◆ Written task:
Retype the data that follows line by line, exactly, and leave its pictures out.

◆ Extracted records:
****************

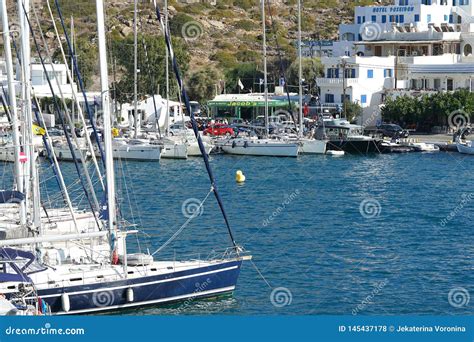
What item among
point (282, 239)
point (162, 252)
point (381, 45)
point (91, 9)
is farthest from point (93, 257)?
point (91, 9)

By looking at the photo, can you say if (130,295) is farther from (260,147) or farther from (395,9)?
(395,9)

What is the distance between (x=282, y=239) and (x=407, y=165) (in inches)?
1030

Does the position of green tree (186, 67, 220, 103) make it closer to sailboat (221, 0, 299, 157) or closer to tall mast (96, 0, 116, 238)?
sailboat (221, 0, 299, 157)

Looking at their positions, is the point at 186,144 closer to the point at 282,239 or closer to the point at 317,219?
the point at 317,219

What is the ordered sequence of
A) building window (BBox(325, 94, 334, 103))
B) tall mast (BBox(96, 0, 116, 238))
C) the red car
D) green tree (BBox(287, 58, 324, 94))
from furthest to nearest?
green tree (BBox(287, 58, 324, 94)), building window (BBox(325, 94, 334, 103)), the red car, tall mast (BBox(96, 0, 116, 238))

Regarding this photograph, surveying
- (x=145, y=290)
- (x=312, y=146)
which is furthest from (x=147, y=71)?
(x=145, y=290)

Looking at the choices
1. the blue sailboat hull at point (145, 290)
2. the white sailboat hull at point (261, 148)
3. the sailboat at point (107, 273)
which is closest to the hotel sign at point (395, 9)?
the white sailboat hull at point (261, 148)

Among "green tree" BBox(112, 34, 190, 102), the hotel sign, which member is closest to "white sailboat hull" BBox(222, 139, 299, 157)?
"green tree" BBox(112, 34, 190, 102)

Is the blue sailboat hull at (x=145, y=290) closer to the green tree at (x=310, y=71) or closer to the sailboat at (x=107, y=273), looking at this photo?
the sailboat at (x=107, y=273)

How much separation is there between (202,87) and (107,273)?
6774 cm

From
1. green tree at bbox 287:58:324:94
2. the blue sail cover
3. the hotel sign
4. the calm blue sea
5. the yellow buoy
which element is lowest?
the calm blue sea

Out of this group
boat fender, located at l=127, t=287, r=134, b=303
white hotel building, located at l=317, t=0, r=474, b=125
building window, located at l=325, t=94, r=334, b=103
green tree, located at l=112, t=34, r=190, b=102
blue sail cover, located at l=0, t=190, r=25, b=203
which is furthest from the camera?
green tree, located at l=112, t=34, r=190, b=102

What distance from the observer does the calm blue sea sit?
104ft

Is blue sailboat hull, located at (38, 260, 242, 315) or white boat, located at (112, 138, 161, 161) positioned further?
white boat, located at (112, 138, 161, 161)
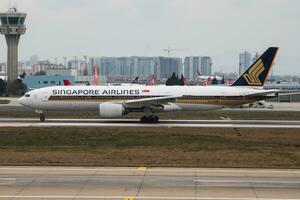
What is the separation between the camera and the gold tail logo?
163 feet

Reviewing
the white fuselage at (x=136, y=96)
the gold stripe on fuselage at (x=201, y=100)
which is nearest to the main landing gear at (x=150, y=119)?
the white fuselage at (x=136, y=96)

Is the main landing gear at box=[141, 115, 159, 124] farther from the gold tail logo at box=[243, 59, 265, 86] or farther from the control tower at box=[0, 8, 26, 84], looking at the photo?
the control tower at box=[0, 8, 26, 84]

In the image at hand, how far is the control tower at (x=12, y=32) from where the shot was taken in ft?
573

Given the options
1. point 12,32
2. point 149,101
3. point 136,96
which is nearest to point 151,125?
point 149,101

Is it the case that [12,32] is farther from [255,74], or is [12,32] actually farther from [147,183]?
[147,183]

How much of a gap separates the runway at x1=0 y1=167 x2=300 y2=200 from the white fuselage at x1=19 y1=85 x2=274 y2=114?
2440cm

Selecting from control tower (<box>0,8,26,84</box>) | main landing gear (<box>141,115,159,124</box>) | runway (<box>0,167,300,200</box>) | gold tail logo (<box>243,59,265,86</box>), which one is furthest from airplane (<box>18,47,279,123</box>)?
control tower (<box>0,8,26,84</box>)

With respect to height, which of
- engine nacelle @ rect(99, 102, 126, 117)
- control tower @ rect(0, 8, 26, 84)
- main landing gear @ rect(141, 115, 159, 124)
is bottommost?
main landing gear @ rect(141, 115, 159, 124)

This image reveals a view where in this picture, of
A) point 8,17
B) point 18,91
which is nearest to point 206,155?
point 18,91

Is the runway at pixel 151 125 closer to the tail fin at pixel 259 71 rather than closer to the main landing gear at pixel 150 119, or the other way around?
the main landing gear at pixel 150 119

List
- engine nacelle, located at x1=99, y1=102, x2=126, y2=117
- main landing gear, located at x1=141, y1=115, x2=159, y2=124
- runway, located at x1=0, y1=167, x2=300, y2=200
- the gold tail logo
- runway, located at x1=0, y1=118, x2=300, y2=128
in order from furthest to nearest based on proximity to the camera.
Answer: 1. the gold tail logo
2. main landing gear, located at x1=141, y1=115, x2=159, y2=124
3. engine nacelle, located at x1=99, y1=102, x2=126, y2=117
4. runway, located at x1=0, y1=118, x2=300, y2=128
5. runway, located at x1=0, y1=167, x2=300, y2=200

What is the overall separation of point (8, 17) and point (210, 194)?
551 ft

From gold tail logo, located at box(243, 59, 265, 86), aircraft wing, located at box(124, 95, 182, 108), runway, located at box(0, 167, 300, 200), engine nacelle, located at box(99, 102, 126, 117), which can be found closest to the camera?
runway, located at box(0, 167, 300, 200)

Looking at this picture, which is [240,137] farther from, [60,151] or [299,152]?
[60,151]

****************

◆ The response:
What item among
point (282, 239)
point (162, 252)
point (381, 45)
point (91, 9)
is farthest from point (93, 257)?
point (91, 9)

By looking at the photo, can you say if (130,295) is farther from (260,147) or farther from (395,9)?
(395,9)

What is the distance between (x=282, y=239) and (x=407, y=165) (in inches)?
1030

Does the position of green tree (186, 67, 220, 103) make it closer to sailboat (221, 0, 299, 157) or closer to tall mast (96, 0, 116, 238)?
sailboat (221, 0, 299, 157)

Looking at their positions, is the point at 186,144 closer to the point at 282,239 or closer to the point at 317,219?
the point at 317,219

What is the ordered sequence of
A) building window (BBox(325, 94, 334, 103))
B) tall mast (BBox(96, 0, 116, 238))
C) the red car
D) green tree (BBox(287, 58, 324, 94))
from furthest to nearest?
green tree (BBox(287, 58, 324, 94)), building window (BBox(325, 94, 334, 103)), the red car, tall mast (BBox(96, 0, 116, 238))

Regarding this photograph, surveying
- (x=145, y=290)
- (x=312, y=146)
which is furthest from (x=147, y=71)?
(x=145, y=290)

Looking at the choices
1. the blue sailboat hull at point (145, 290)
2. the white sailboat hull at point (261, 148)
3. the sailboat at point (107, 273)
which is closest to the hotel sign at point (395, 9)?
the white sailboat hull at point (261, 148)

Among "green tree" BBox(112, 34, 190, 102), the hotel sign, which member is closest to "white sailboat hull" BBox(222, 139, 299, 157)?
"green tree" BBox(112, 34, 190, 102)

Is the blue sailboat hull at (x=145, y=290) closer to the green tree at (x=310, y=71) or closer to the sailboat at (x=107, y=273), looking at this photo?
the sailboat at (x=107, y=273)

How much separation is there between (202,87) and (107,273)?
6774 cm

From
1. green tree at bbox 287:58:324:94
2. the blue sail cover
3. the hotel sign
4. the calm blue sea
5. the yellow buoy
which element is lowest?
the calm blue sea

Out of this group
boat fender, located at l=127, t=287, r=134, b=303
white hotel building, located at l=317, t=0, r=474, b=125
building window, located at l=325, t=94, r=334, b=103
green tree, located at l=112, t=34, r=190, b=102
blue sail cover, located at l=0, t=190, r=25, b=203
which is furthest from the camera?
green tree, located at l=112, t=34, r=190, b=102

What distance from the observer does the calm blue sea sit?
104ft

Is blue sailboat hull, located at (38, 260, 242, 315) or white boat, located at (112, 138, 161, 161) positioned further?
white boat, located at (112, 138, 161, 161)
What is the separation between the camera and the gold tail logo?
163 feet

Reviewing
the white fuselage at (x=136, y=96)
the gold stripe on fuselage at (x=201, y=100)
which is nearest to the main landing gear at (x=150, y=119)?
the white fuselage at (x=136, y=96)

Is the main landing gear at box=[141, 115, 159, 124] farther from the gold tail logo at box=[243, 59, 265, 86] or farther from the control tower at box=[0, 8, 26, 84], looking at the photo?
the control tower at box=[0, 8, 26, 84]

In the image at hand, how far is the control tower at (x=12, y=32) from where the shot was taken in ft?
573

Given the options
1. point 12,32
2. point 149,101
3. point 136,96
which is nearest to point 151,125?
point 149,101

Is it the case that [12,32] is farther from [255,74], or is [12,32] actually farther from [147,183]?
[147,183]

How much of a gap separates the runway at x1=0 y1=167 x2=300 y2=200 from the white fuselage at x1=19 y1=85 x2=274 y2=114?
2440cm

Selecting from control tower (<box>0,8,26,84</box>) | main landing gear (<box>141,115,159,124</box>) | runway (<box>0,167,300,200</box>) | gold tail logo (<box>243,59,265,86</box>), which one is furthest from airplane (<box>18,47,279,123</box>)?
control tower (<box>0,8,26,84</box>)

With respect to height, which of
- engine nacelle @ rect(99, 102, 126, 117)
- control tower @ rect(0, 8, 26, 84)
- main landing gear @ rect(141, 115, 159, 124)
is bottommost?
main landing gear @ rect(141, 115, 159, 124)

This image reveals a view where in this picture, of
A) point 8,17
B) point 18,91
which is nearest to point 206,155?
point 18,91

Is the runway at pixel 151 125 closer to the tail fin at pixel 259 71 rather than closer to the main landing gear at pixel 150 119, or the other way around?
the main landing gear at pixel 150 119

List
- engine nacelle, located at x1=99, y1=102, x2=126, y2=117
- main landing gear, located at x1=141, y1=115, x2=159, y2=124
- runway, located at x1=0, y1=167, x2=300, y2=200
- the gold tail logo
- runway, located at x1=0, y1=118, x2=300, y2=128
in order from furthest to nearest based on proximity to the camera.
Answer: 1. the gold tail logo
2. main landing gear, located at x1=141, y1=115, x2=159, y2=124
3. engine nacelle, located at x1=99, y1=102, x2=126, y2=117
4. runway, located at x1=0, y1=118, x2=300, y2=128
5. runway, located at x1=0, y1=167, x2=300, y2=200

What is the overall separation of point (8, 17) and point (210, 194)?
551 ft

From gold tail logo, located at box(243, 59, 265, 86), aircraft wing, located at box(124, 95, 182, 108), runway, located at box(0, 167, 300, 200), engine nacelle, located at box(99, 102, 126, 117), which can be found closest to the camera?
runway, located at box(0, 167, 300, 200)

Looking at this picture, which is [240,137] farther from, [60,151] or [299,152]?
[60,151]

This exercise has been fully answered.